▶ Texte présenté:
Erin A. Kirk-Cuomo/Wikimedia Commons
Radicalisation rapide et choquante
Il n’y a même pas deux ans, l’Égypte était une alliée de l’Occident, gouvernée par un homme qui avait interdit les Frères musulmans [FM] et supprimé l’islam politique. Aujourd’hui, l’Égypte a pour président un frère musulman ; son armée laïque a été neutralisée ; sa direction militaire a été remplacée par des penseurs alignés sur les Frères ; et elle est sur le point d’avoir une nouvelle constitution rédigée par les radicaux.
Tout cela est arrivé en moins de deux ans !
Des experts occidentaux, notamment dans l’administration Obama — qui ont parlé des Frères musulmans comme d’une force politique modérée avec qui on peut travailler — sont réfutés tous les jours par les nouvelles choquantes qui filtrent de l’Égypte.
Plusieurs sites Internet arabes ont rapporté la barbarie avec laquelle les Frères musulmans traitent les opposants au président Mohammed Morsi. Raymond Ibrahim du Middle East Forum a traduit deux de ces sources. L’une d’elles, le site Internet égyptien El Balad, a dit que quand l’un des célèbres critiques du président et ses supporters se sont rassemblés autour du palais présidentiel, en août, ils ont été entourés par des supporters des FM qui « les ont attaqués avec des bâtons, des couteaux et des cocktails Molotov, crucifiant certains d’entre eux sur des arbres, provoquant la mort de deux d’entre eux, et blessant des douzaines d’autres ». Peu de temps après la parution de l’article de R. Ibrahim, certains sceptiques ont prétendu que l’article était un canular. Pourtant, l’information a été corroborée par un certain nombre de sources indépendantes. Une autre source a écrit : « Un correspondant de Sky News Arabic, au Caire, a confirmé que des manifestants partisans des Frères musulmans ont crucifié, nus sur des arbres devant le palais présidentiel pendant qu’ils abusaient d’autres, ceux qui s’opposaient au président égyptien Mohammed Morsi ».

▶ Travail à faire:
1. Dans l'article sur l'Égypte, remplacez "experts occidentaux" par "observateurs occidentaux" dans le passage allant de "Tout cela est" jusqu'à "filtrent de l’Égypte.", puis recopiez ce passage.
2. Répondez à ces questions sur l'article consacré à l'Égypte :
(a) Qui a traduit deux des sources arabes ?
(b) En quel mois les opposants au président se sont-ils rassemblés autour du palais présidentiel ?
(c) Pour quelle chaîne travaillait le correspondant basé au Caire ?
3. Poursuivez l'article sur l'Égypte en écrivant la suite du texte.

▶ Données fournies:

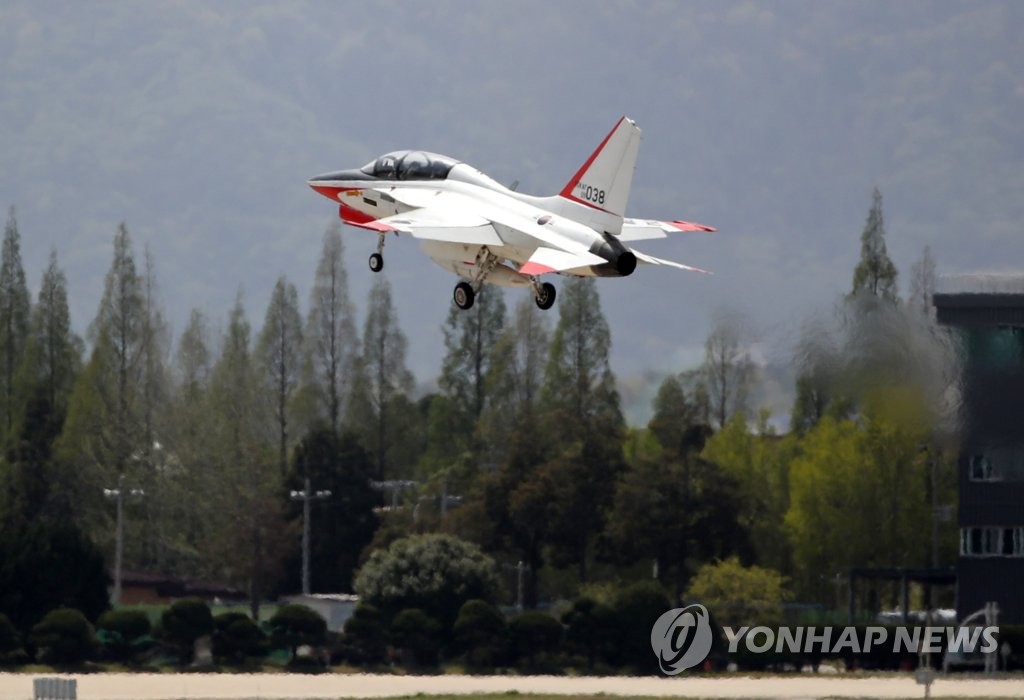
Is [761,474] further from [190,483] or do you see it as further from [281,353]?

▶ Réponses aux consignes:
1.
Tout cela est arrivé en moins de deux ans !
Des observateurs occidentaux, notamment dans l’administration Obama — qui ont parlé des Frères musulmans comme d’une force politique modérée avec qui on peut travailler — sont réfutés tous les jours par les nouvelles choquantes qui filtrent de l’Égypte.

2.
(a) Raymond Ibrahim, du Middle East Forum.
(b) En août.
(c) Sky News Arabic.

3.
Bienvenue, dans la nouvelle Égypte ! Il y avait beaucoup d’espoir dans le fait que l’éviction du président Hosni Moubarak conduirait à une plus grande liberté.
En fait, les Frères tirent le plein avantage des lois qui ont donné le contrôle à H. Moubarak sur les médias égyptiens. Les Frères ont introduit leurs propres rédacteurs en chef dans les journaux étatiques importants. Le deuxième plus important, Akhbar Al-Youm, sera dirigé par un descendant du fondateur des FM. Le président Morsi a également nommé un membre des Frères musulmans comme son nouveau ministre de l’information. Maintenant, les Frères dirigent leur énergie la plus brutale contre les journalistes et les médias qu’ils considèrent critiques à l’égard du président Morsi.
Le 8 août, des partisans des FM, par milliers, ont pris d’assaut les équipements de production des médias du 6 octobre, un complexe important de médias au Caire ; ils ont fermé les portes et ont attaqué physiquement plusieurs journalistes. Les autorités égyptiennes ont fermé la chaîne de télévision Al-Faraeen, accusant faussement son propriétaire d’appel à l’assassinat de M. Morsi, et lui ont interdit de voyager. Ils ont enlevé des kiosques les exemplaires du journal chrétien Al-Dustour, et l’ont condamné parce que, prétendument, « faisant du tort au président au travers d’expressions et de termes punissables par la loi ». De quelle manière causait-il ce tort ? Il a publié un éditorial de première page avertissant que les Frères musulmans étaient en train de s’emparer de l’Égypte !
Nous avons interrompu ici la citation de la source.